First ensure you have the latest VPS update as I believe 080428-0 corrects this problem.

If not, add it to the exclusions lists:
Standard Shield, Customize, Advanced, Add and
Program Settings, Exclusions this is the most important one for you, the on-access scanner, as it is what detects the file when it is executed.

Restore it to its original location, periodically check it (scan it in the chest), there should still be a copy in the chest even though you restored it to the original location. When it is no longer detected then you can also remove it from the Standard Shield and Program Settings, exclusions.

I had some strange detection today too!

This morning out of the blue, Avast detects a file in my mirc script (nbs-irc).
So I go to their webpage and download the latest install… but avast wont let me.
It says the installer also is infected.

I ran the installer through the virustotal thing and got 6/36 positives.
I used this nbs-script for many years now and now out of the blue it gets detected.

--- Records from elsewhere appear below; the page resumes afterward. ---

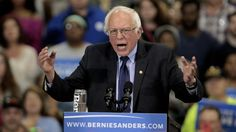 Bernie Sanders Wins West Virginia But Still Has A Long Way To Go - Published on May 10, 2016 Bernie Sanders has won the West Virginia Democratic primary.   Sanders was pretty poised to win the state. The West Virginia electorate is more than 93 percent white, which has been Sanders' favored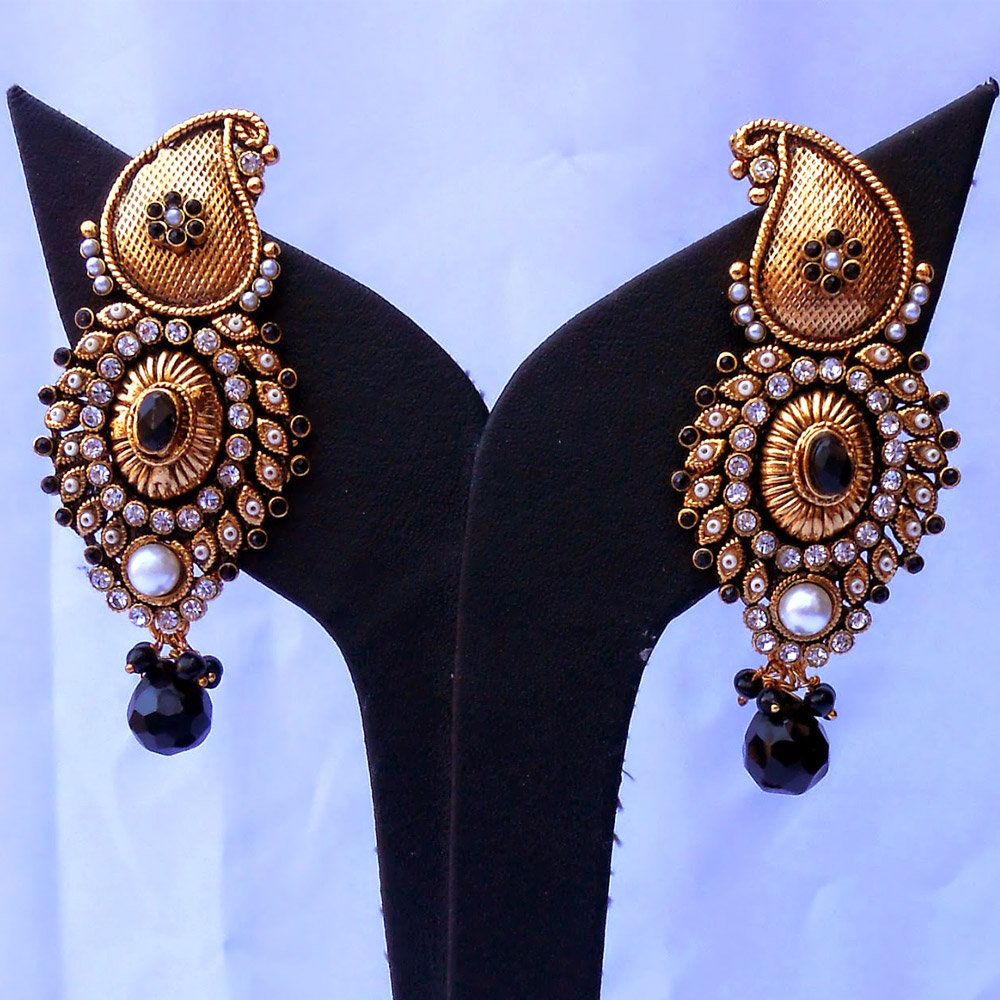 Designer earrings studded with pearls & black gems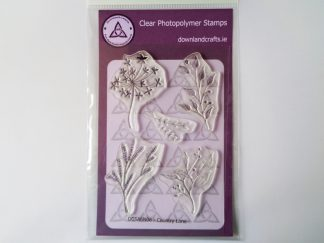 Country Lane Stamp Set A6 Clear Photopolymer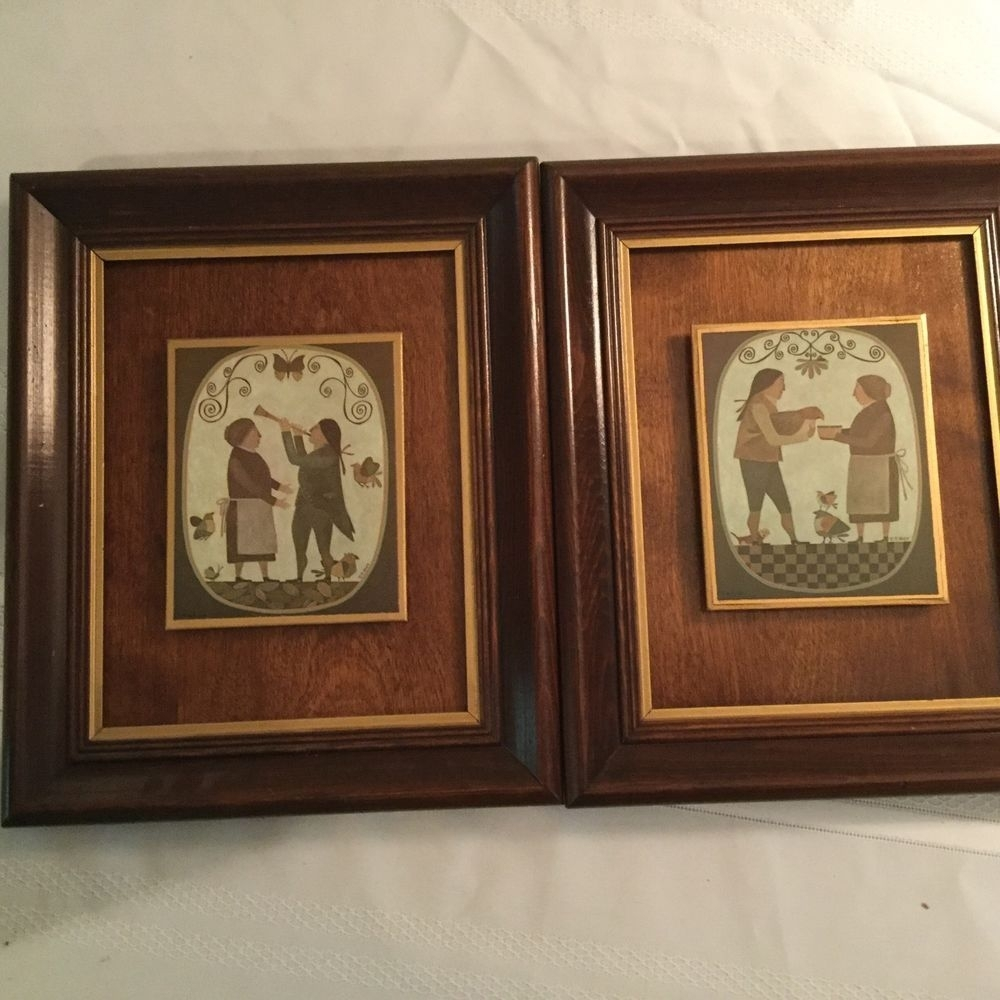 Pair Of R Davey Primitive Prints Wood Panel Backing Framed Peck Intended For Most Popular Framed Folk Art Prints (View 11 of 15)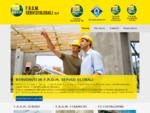 Riscaldamento impianto - Torino - F. R. O. M. Servizi Globali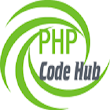 PHP C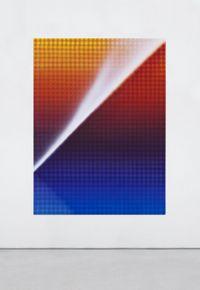 2012.12.22 by Li Shurui contemporary artwork painting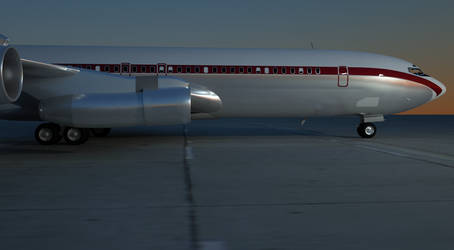 Boeing 707 late 60's by boeing727223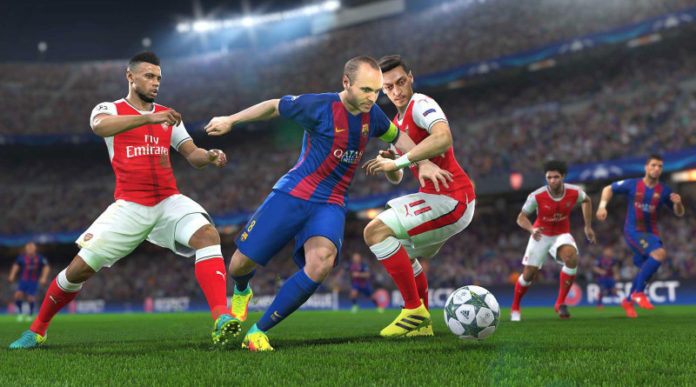PES-2017-Techland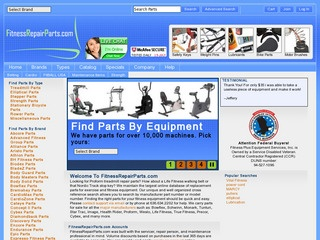 This is what the fitnessrepairparts.com website looks like.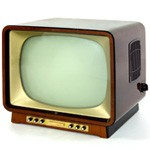 alter Fernseher 150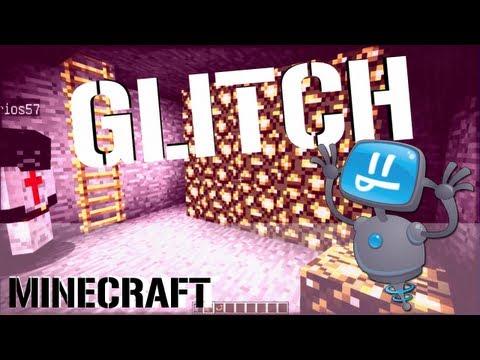 comment trouver glitch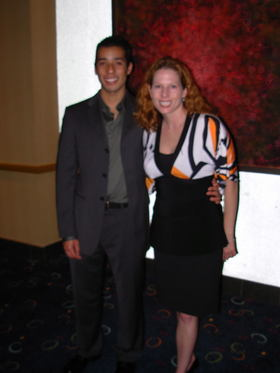 Ncpa_party1_oct_2007_0001_2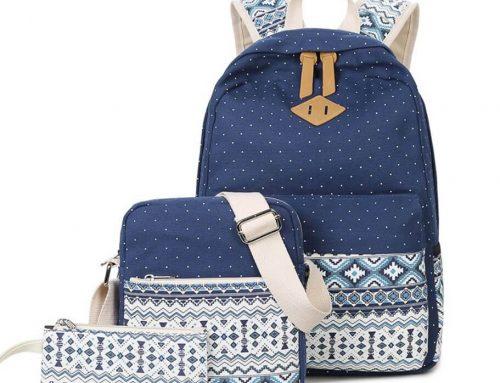 Custom backpack supplier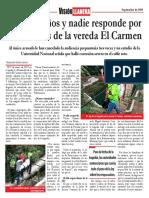 Casi tres años después y nadie responde por los muertos de la vereda El Carmen en Villavicencio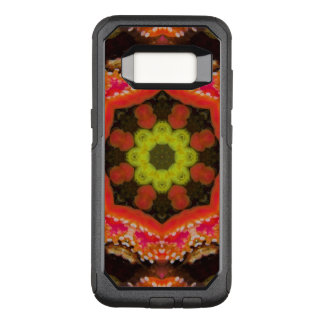 Organic Star Mandala OtterBox Commuter Samsung Galaxy S8 Case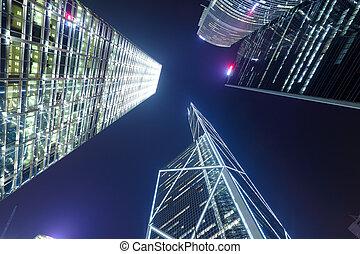 Hong Kong at night, view from below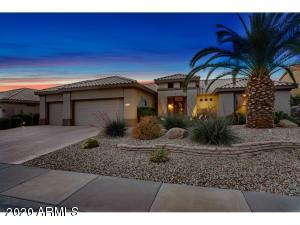 18344 N HARTFORD Drive, Surprise, AZ 85374
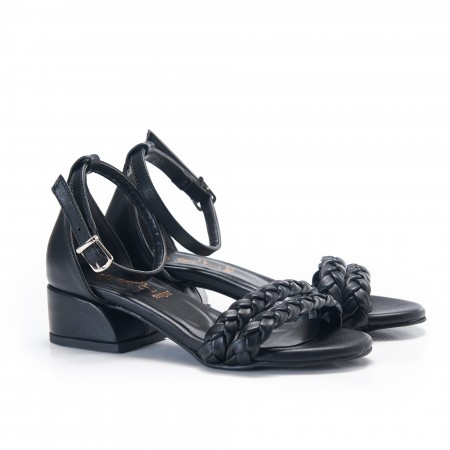 Örgülü Siyah  Kadın Sandalet 5062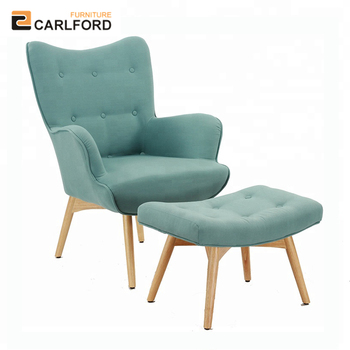 Pleasing Carlford New Design Blue Fabric Accent Chair With Ottoman Modern Wingback Chair For Living Room Buy Accent Chair With Ottoman Blue Fabric Wingback Gamerscity Chair Design For Home Gamerscityorg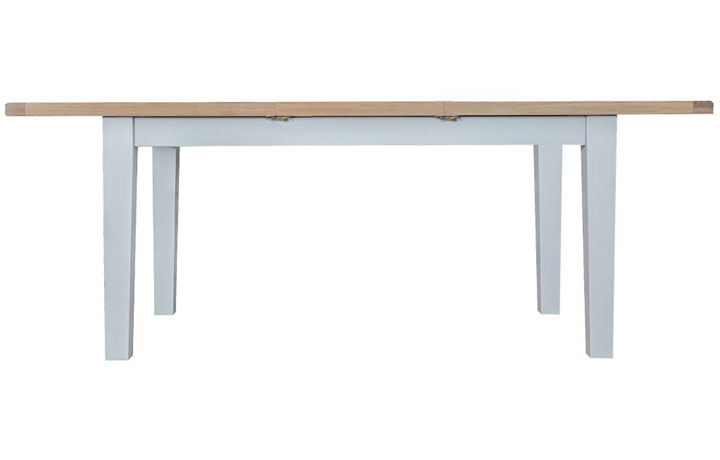 dining-tables - Regency Grey Painted 160cm Extending Table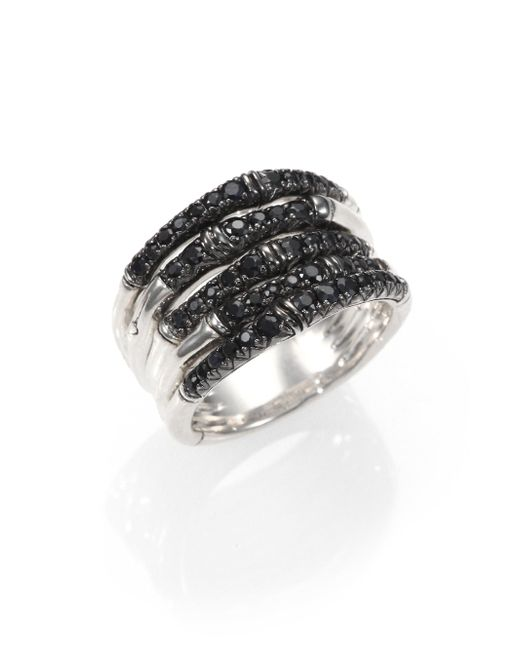 John Hardy - Bamboo Black Sapphire & Sterling Silver Multi-band Ring - Lyst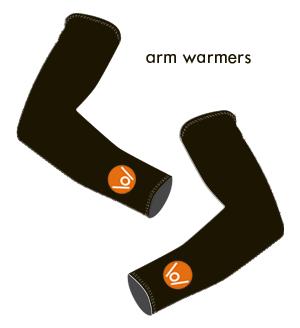Podium Cafe Armwarmers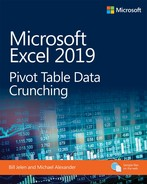 Microsoft Excel 2019 Pivot Table Data Crunching 1st edition  - open in anew window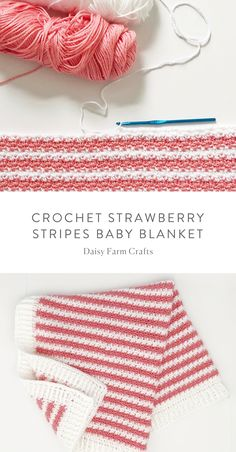 Free Pattern - Crochet Strawberry Stripes Baby Blanket by denise. Crochet Baby Blanket Free Pattern, Crochet Baby Blanket Beginner, Crochet 101, Crochet Daisy, Crochet Bebe, Crochet Baby Booties, Baby Knitting, Free Crochet, Crochet Blankets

http://www.imagebam.com/image/282bf713357170 <— from the nbs site.

I quarantined the files on my comp… but now i can’t use mirc :E
I want to find out wether it’s a real or false alarm… cause if it’s for real that installer should be taken down over at nbs.

This is unrelated to the original topic about Threatfire other than you believe your problem might be a false positive.

You should post this in a new topic - Go to this link, http://forum.avast.com/index.php, scroll down to the Viruses and Worms forum and click it, click the New Topic button at the top of the list and post there.

In the new topic if you can post the results of the VirusTotal scans, you could just copy and past the URL of the Results page. There we can see what else is detecting it and what they think it is also.